Alat manajemen tersebut sering dianggap sebagai aktualisasi dan
interaksi dari pengetahuan mengenai perilaku manusia secara utuh, Suatu
pendekatan sistem yang mencakup seluruh segi dan bidang yang dianggap
manajemen. yang menjadi tanggung jawab seorang manajer pimpinan.
Menurut
Stephen P. Robbins dan Timothy A. Jugde (2007:240) manajemen
berdasarkan tujuan-tujuan nyata yang ditentukan secara partisipasi, bisa
diuji, dan bisa diukur. Daya tarik MBO niscaya terletak pada
penekanannya terhadap perubahan tujuan-tujuan organisasional menjadi
tujuan-tujuan khusus untuk unit-unit organisasional dan anggota-anggota
individual. MBO mengoprasionalkan konsep tujuan-tujuan tersebut dengan
memikirkan sebuah proses dimana tujuan-tujuan tersebut.
Tujuan-tujuan
keseluruhan organisasi menjadi tujuan-tujuan untuk setiap tungkat di
bawahnya (divisional, departemental, dan individual). Tetapi karena unit
yang lebih rendah bersama-sama berpartisipasi dalam menetukan
tujuan-tujuan mereka sendiri, MBO bekerja dari : ’bawah ke atas”

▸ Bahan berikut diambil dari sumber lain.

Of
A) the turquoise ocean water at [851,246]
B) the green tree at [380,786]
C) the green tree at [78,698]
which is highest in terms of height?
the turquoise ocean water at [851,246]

(bottom-up) dan dari “atas ke bawah” (top-down) hasilnya adalah sebuah
hierarki yang menghibungkan tujuan-tujuan di satu tingkat dengan
tujuan-tujuan di tingkat berikutnya. Untuk karyawan individual, MBO
memberikan tujuan-tujuan kinerja pribadi yang spesifik.
Banyak
elemen dari program MBOyang seseuai dengan proporsi teori penentuan
tujuan. Sebagai contoh, memepunyai periode waktu yang eksplisit untuk
mencapai tujuan-tujuan sesuai dengan penekanan teori penentuan tujuan
pada kekhususan tujuan. Demikian halnya, kita telah mengemukakan
sebelumnya bahwa umapan balik tetang kemajuan tujuan merupakan elemen
penting dalam teori penentuan tujuan. Satu-satunya bidang yang
memungkinkan adalah pertentangan antara MBO dan teori penentuan tujuan
berhubungan dengan persoalan partisipasi-MBO sanagat mendukungnya,
sementara teori penentuan tujuan menunjukan bahwa manajer menetapkan
tujuan-tujuan yang biasanya sama efektifnya.
Menurut
Stephen. P. Robbins (2006:262) manajemen berdasarkan tujuan (MBO)

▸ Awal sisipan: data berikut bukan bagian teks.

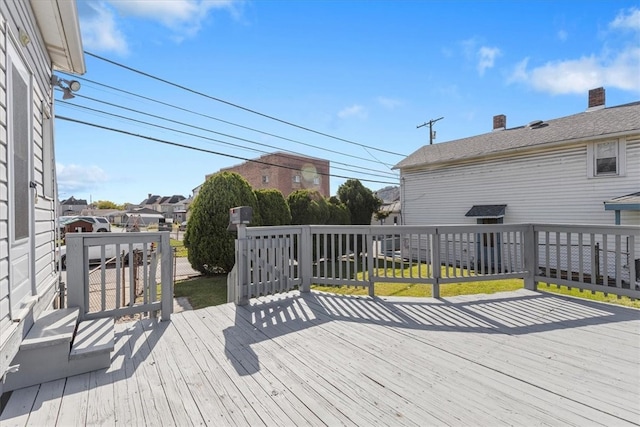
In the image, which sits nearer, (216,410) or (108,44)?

menetapkan sasaran secara partisipatif yang berwujud, dapat tercipta
kebenarannya, dan dapat diukur. Itu bukanlah gagasan baru. Bahkan MBO
dikemukakan lebih dari 45 tahun lalu sebagai sarana penggunaan sasaran
untuk memotivasi karyawan, bukanya untuk mengendalikan mereka.
Tidak
diragukan lagi, daya tarik MBO terletak pada tekanannya untuk mengubah
tujuan organisasi secara keseluruhan menjadi tujuan khusus untuk
unit-unit organisasi dan para individu yang menjadi anggotanya. MBO
menjalankan konsep tujuan dengan merancang suatu proses, dimana dengan
proses tersebut sasaran-sasaran secara beringkat diturunkan kesepanjang
organisasi itu. Ada empat unsur umum dalam program MBO yakni spesifikasi
sasaran pengambilan keputusan partisipatif, jangka waktu yang
eksplisit, serta umpan balik kinerja.
MBO
hendaknya merupakan pernyataan ringkas mengenai pencapaian tujuan yang
diharapkan. Tidaklah memadai, misalnya, untuk sekedar menyatakan hasrat
mengurangi biaya, memperbaiki pelayanan, atau meningkatkan kualitas.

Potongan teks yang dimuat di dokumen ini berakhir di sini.